Things I liked were the scale of events in the game.  Large bosses felt genuinely large, such as Omega, a creature you initially face in the beginning of the game, but need to flee from because (at the time) it's too powerful.  Later, when Alicia is at her full power, you return to the city to fight Omega.  There was also a giant dragon/snake creature you fight while standing on top of a cargo plane in flight.

This was 2007, so destruction in games was still relatively new.  Alicia's abilities would let her fling cars into enemies, blow up gas stations with lightning bolts (or bullets), and with her later abilities suck entire barns and forests into the sky with tornadoes or destroy entire regions with meteors.  There was a good sense of satisfaction from watching a swarm of enemies come charging out just to be met with a massive lightning bolt that blows up every car around them.

The voices are goofy (you can watch all of the cut-scenes here) but a special shout-out has to go to Maxwell Cougar, the dorkiest dork who ever dorked.  The guy's voice is laughable, his actions are absurd, and he looks like he fell out of a SyFy original movie.  Probably one starring Lorenzo Lamas.
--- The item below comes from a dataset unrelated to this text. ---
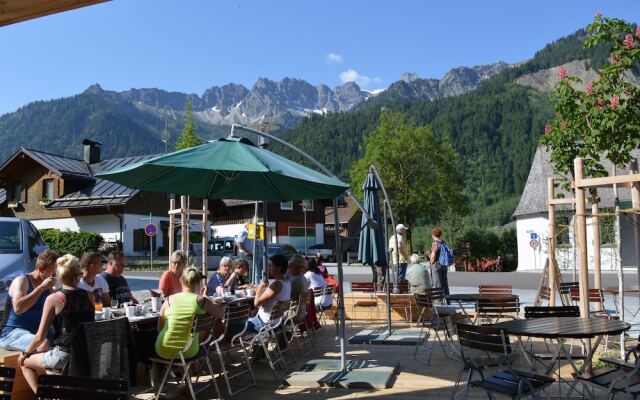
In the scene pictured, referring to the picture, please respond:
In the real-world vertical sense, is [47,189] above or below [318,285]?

With poor dubbing, a story line that only really makes sense in a "gee, it's a good thing these soldiers met me so I can solve all their problems through coincidences" way, and an ending that's only satisfying in the sense that you defeat a boss who previously chased you away (...actually, that is pretty satisfying) it's easy to understand why this game isn't really held to higher esteem.

I, however, still toss it in whenever I want to have some simple fun.  There's just enough challenge to the game that you feel a sense of accomplishment every time you get through a section of it (though it gets much easier in subsequent plays through when you can just drop tornadoes on everything), and Alicia's growth in power mirrors the growth in challenge from the enemies she faces.

The game also offered some alternate costumes for purchase.  Some were clearly meant to be cheesecake, such as the schoolgirl costume or the "barely covered by bandages" looks.  Some were much more bizarre, and I'm not sure what they were supposed to represent.

Bwuh?
With memorable monsters, a fun lead character (who, remember, is "freaking hot for a video game character"), and decent (not amazing) game play, Bullet Witch is a game that I think more people should play, even if it's just to see how games evolved and find out what sorts of game play ideas evolved (destructible environments) and which ones seem to have stagnated (zombies with machine guns).

It's big, it's dumb, it's fun.  You can probably find a copy cheap or just watch the Let's Play videos online.